Ron Kohavi (from Microsoft) made a recent visit to eBay. From his description, Amazon has an efficient organization in some aspects and does well evaluating certain metrics and making certain kinds of advancements. Part of this success is driven by their "two-pizza" team culture of 8-person teams with group goals.

However, I think the grass isn't always greener. Amazon is limited in its exploration of spaces which require a breadth of functions and cooperation across teams larger than 8 people. Amazon has limited cross-border trade, and I would expect their attempts to compete with PayPal to be less effective. Teams pushing broad kinds of products have trouble if limited to 8 people, given the diversity of merchants. Amazon's stumbles in auctions and initial attempts at zShops I think reflected a lack of breadth.

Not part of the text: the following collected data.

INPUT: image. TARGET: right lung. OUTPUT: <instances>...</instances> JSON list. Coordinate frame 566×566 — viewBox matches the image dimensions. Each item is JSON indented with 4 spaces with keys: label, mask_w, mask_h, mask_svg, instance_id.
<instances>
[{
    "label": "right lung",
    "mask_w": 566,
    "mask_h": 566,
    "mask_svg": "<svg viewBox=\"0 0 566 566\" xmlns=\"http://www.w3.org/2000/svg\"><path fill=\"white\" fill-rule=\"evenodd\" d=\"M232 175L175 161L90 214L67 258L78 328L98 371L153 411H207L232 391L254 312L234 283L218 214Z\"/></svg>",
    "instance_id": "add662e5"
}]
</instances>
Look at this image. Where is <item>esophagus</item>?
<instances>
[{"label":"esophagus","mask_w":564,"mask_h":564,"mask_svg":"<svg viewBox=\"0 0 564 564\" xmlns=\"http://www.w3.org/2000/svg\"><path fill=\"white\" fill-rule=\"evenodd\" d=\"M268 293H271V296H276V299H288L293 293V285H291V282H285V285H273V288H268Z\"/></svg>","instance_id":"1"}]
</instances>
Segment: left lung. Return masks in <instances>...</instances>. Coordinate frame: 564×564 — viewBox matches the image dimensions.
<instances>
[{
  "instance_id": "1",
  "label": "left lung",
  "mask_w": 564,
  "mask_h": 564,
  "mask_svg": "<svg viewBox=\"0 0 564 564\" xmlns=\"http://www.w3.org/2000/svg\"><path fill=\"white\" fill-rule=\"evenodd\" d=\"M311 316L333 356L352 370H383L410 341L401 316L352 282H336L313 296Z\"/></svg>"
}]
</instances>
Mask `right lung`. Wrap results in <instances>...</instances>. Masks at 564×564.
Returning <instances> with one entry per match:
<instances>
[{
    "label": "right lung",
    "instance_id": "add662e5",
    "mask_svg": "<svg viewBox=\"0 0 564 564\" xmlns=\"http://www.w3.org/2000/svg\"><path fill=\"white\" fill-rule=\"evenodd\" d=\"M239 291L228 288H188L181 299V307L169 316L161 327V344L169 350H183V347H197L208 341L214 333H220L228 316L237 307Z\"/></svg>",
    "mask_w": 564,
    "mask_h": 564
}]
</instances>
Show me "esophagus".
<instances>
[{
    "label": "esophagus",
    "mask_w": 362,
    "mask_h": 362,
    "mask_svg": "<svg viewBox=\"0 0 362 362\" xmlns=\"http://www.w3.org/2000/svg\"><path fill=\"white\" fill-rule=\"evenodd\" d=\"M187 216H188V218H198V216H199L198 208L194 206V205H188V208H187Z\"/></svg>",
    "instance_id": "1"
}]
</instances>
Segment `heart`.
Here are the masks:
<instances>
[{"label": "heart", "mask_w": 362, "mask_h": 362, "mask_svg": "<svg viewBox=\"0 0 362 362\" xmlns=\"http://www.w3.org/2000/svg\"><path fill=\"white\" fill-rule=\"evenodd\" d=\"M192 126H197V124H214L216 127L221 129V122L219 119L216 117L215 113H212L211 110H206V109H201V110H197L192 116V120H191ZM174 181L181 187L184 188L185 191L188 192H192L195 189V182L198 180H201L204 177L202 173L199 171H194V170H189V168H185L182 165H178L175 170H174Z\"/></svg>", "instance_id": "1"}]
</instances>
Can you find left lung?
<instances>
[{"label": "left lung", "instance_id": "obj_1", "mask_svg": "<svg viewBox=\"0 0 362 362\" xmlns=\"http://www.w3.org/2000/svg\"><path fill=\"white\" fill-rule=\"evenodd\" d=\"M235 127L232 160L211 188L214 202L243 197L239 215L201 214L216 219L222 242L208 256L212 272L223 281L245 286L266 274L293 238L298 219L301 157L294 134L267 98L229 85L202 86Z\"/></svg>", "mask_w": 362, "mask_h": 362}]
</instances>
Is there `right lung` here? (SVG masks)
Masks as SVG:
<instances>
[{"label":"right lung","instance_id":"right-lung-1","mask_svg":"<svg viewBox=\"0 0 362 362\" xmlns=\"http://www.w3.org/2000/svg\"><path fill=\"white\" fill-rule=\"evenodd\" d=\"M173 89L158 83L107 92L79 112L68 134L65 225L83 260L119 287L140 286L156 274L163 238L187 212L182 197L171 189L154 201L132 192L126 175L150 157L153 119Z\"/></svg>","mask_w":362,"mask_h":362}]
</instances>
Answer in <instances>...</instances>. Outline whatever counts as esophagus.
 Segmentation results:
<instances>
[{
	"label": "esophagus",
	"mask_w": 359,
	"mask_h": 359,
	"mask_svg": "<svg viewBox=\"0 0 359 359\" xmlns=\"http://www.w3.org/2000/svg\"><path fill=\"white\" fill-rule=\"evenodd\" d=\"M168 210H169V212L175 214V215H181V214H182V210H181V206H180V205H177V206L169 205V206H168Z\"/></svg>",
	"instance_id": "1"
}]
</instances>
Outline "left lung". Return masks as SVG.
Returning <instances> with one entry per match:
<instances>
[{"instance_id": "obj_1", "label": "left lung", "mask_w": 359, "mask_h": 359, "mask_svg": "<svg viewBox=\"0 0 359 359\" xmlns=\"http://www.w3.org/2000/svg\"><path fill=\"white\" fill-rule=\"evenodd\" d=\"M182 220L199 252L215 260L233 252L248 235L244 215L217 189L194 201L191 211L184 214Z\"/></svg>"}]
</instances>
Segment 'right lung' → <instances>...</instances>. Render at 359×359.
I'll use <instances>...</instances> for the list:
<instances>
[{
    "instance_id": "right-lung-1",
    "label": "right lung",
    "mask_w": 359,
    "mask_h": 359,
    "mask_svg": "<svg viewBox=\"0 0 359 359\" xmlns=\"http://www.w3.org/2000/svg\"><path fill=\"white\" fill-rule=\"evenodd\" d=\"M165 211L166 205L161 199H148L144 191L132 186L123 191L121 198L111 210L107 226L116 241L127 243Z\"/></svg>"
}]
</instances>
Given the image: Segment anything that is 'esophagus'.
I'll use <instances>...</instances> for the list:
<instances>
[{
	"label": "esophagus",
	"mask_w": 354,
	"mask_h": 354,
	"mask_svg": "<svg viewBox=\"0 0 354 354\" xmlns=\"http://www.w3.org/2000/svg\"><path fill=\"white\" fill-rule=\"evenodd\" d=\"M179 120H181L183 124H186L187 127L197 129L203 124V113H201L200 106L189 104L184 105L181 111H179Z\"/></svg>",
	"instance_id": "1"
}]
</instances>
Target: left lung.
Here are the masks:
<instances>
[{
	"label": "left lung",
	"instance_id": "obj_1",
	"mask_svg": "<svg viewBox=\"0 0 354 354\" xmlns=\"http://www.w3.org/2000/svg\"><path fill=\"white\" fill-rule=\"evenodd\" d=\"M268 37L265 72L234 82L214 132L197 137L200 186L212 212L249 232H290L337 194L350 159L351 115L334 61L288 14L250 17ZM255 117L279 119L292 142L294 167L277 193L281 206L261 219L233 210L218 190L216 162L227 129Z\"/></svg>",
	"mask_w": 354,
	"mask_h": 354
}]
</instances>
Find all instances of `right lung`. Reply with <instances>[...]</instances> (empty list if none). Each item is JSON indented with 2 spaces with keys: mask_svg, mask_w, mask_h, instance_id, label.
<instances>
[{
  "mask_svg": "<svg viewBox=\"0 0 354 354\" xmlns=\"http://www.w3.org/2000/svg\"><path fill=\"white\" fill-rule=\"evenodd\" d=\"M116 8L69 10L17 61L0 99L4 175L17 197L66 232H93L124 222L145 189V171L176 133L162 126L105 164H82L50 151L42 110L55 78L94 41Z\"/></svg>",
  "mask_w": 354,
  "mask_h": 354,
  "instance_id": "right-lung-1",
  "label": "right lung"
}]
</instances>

Not every project fits in an 8-man box, or is easily sliced into that level of atomic components. Part of eBay's challenges are fitting *some* projects to smaller (narrower) teams. Part of Amazon's challenges are building larger teams for some projects. The Manhattan project in WWII, or the Apollo program, would have taken much longer if only 8 people could communicate amongst themselves. The iPhone, new versions of Microsoft products, and broad visionary products often are better served by less insular teams. Bezos' statement: "You can't do big, clean-sheet invention unless you are willing to invest for long periods of time" shows a subtle limitation in his thinking and in his company. I believe it is possible to do big, clean-sheet invention through shorter term and broader investment. Technology is an amplifier and compresses time, large important clean sheet inventions involve effort, and a *LOT* of imagination.